The world's largest financial institutions are not only too big too fail, says Nouriel Roubini, an economics professor at NYU's Stern School Of Business -- they are too big to save and too big to manage.
At a book signing in May for Roubini's most recent book, "Crisis Economics: A Crash Course In the Future of Finance", Roubini discussed our nation's financial behemoths and the importance of dismantling them.
While the debate in Congress over how to reform the regulation and supervision of financial institutions is going in the right direction, Roubini said, it isn't enough. "I would do something slightly more radical."
Because of their size, financial institutions are too big to be saved. "That's what is happening right now in Europe," he said. Here's more:
"You have financial systems that are on the brink, and because of the fiscal problems of the government, a government like Greece cannot even backstop it's own financial system because it doesn't have the fiscal resources...So the private debt crisis becomes a public debt crisis."

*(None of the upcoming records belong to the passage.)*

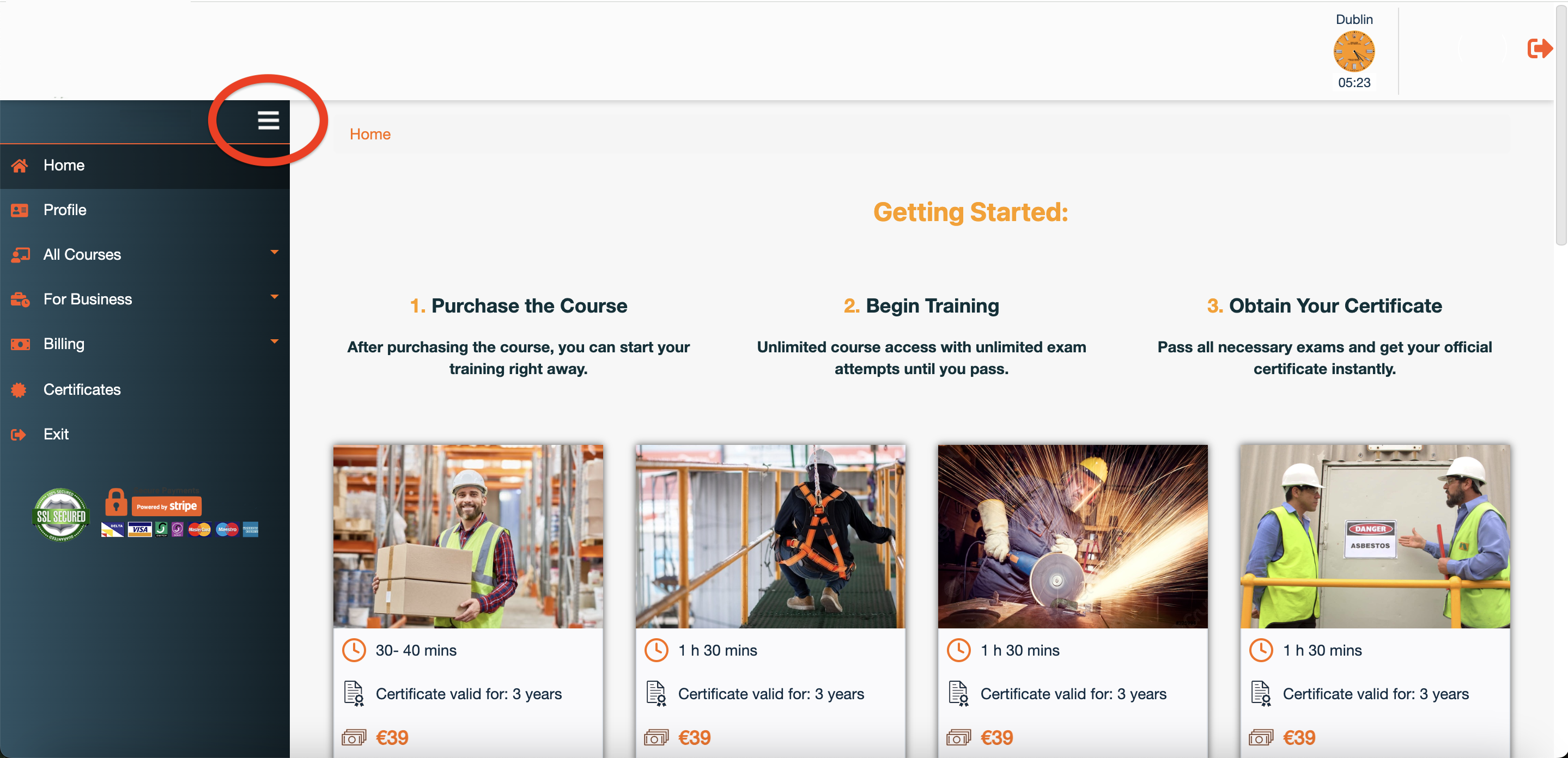 Sidebar Navigation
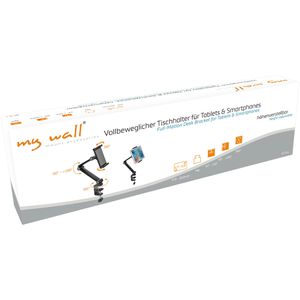 Produktbild für Tablet-Halterung myWall HT 33, schwarz, für Tisch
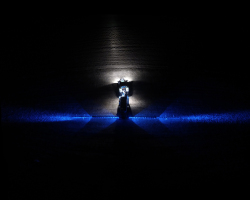 4 LED headlights - blue - top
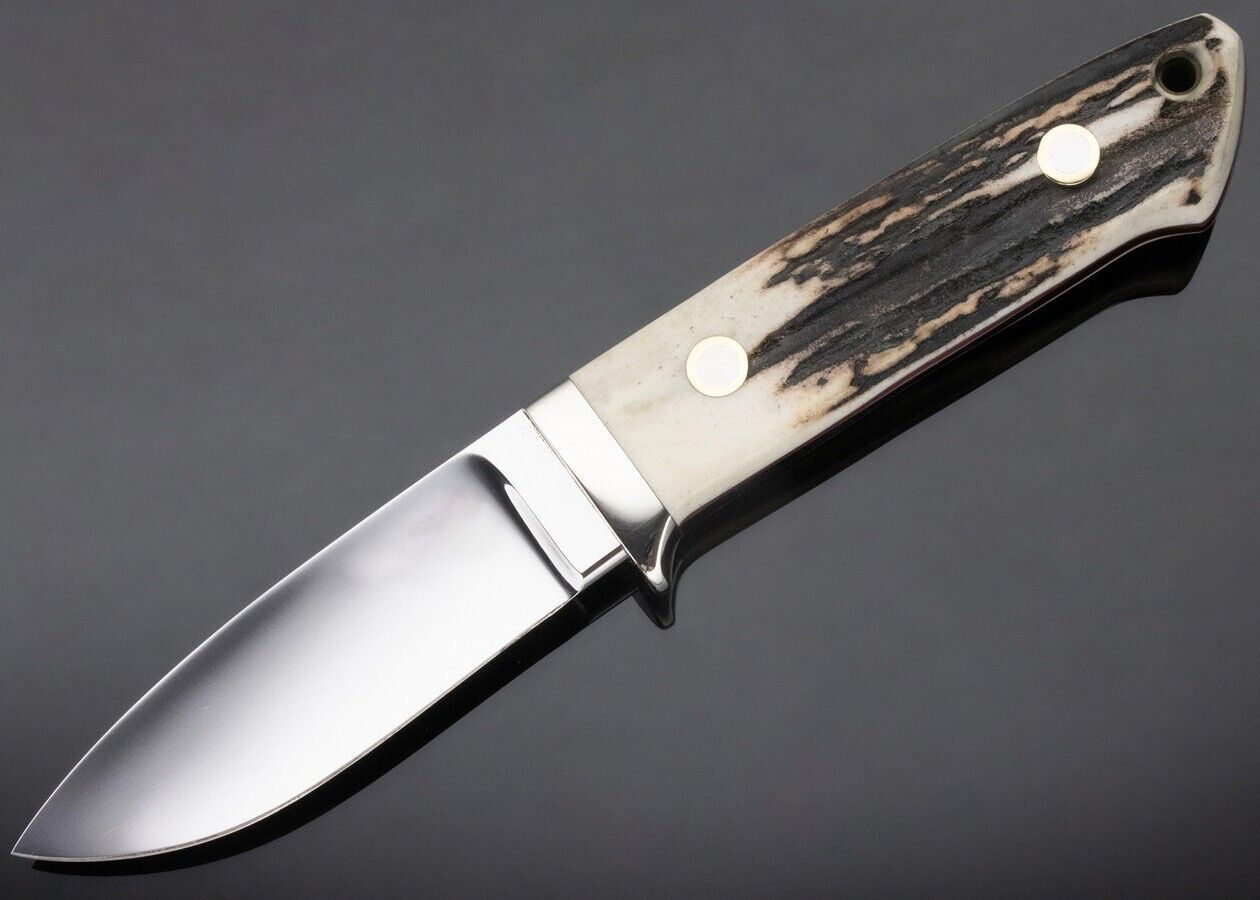 Handmade Bob Loveless Knife, Hunting Knife, Custom Handmade Knife, stag horn.
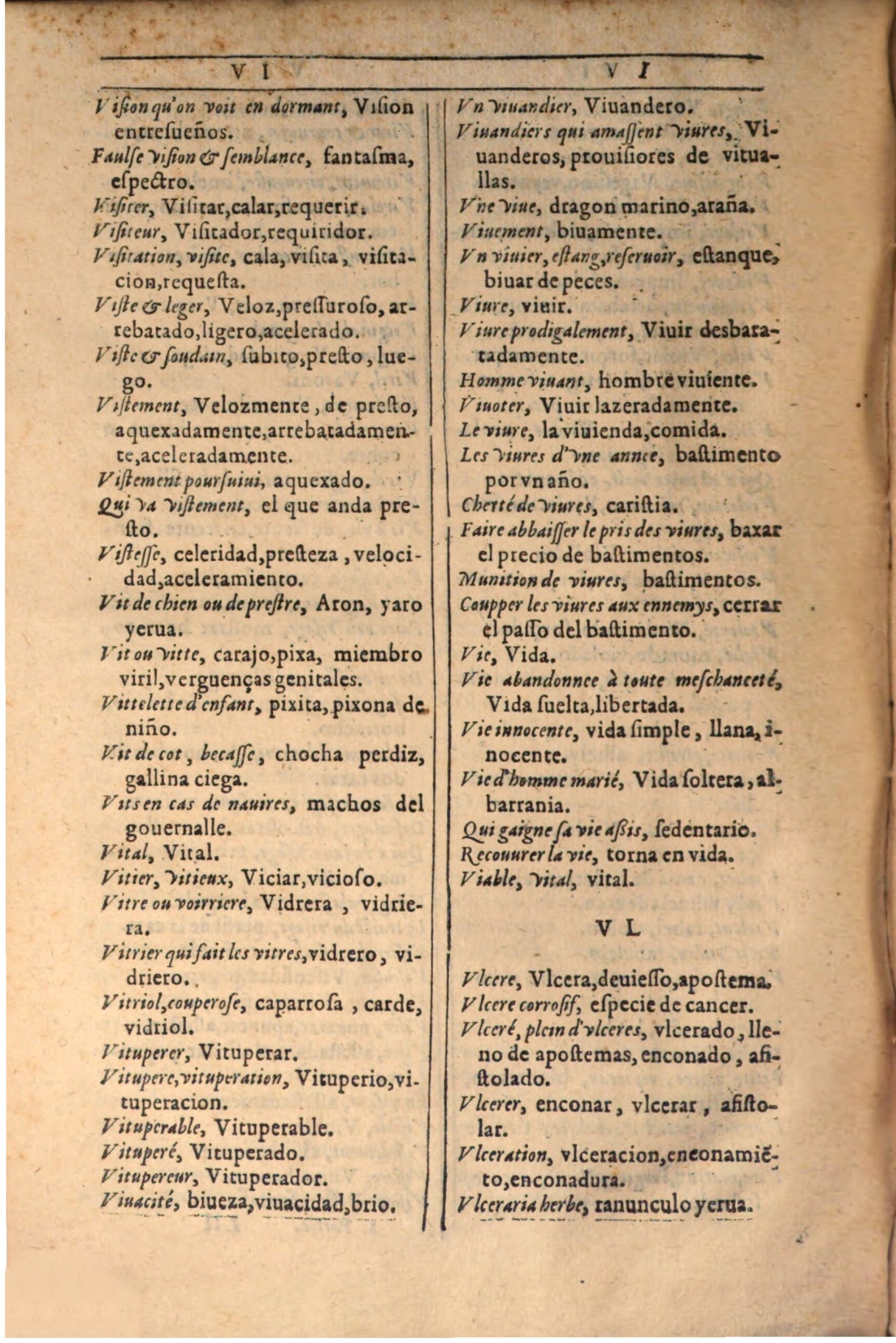 1607 - Marc Orry - Trésor des deux langues espagnole et française (Seconde partie) - BSB Munich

The mammoth size of financial institutions has also made them unmanageable, said Roubini. With the thousands of activities going on at major financial institutions, "there is no way that even the smartest CEOs or boards can monitor what is going on," he said.
Roubini added that the collapse of institutions like AIG and Citigroup has shown the model of the "financial supermarket" to be a failure, a sentiment shared by the Wall Street Journal in 2009.
Implicit and explicit guarantees for large financial institutions won't be eliminated by the current proposals to allow regulators to wind down failing firms, Roubini argued. "We're back to business as usual on Wall Street."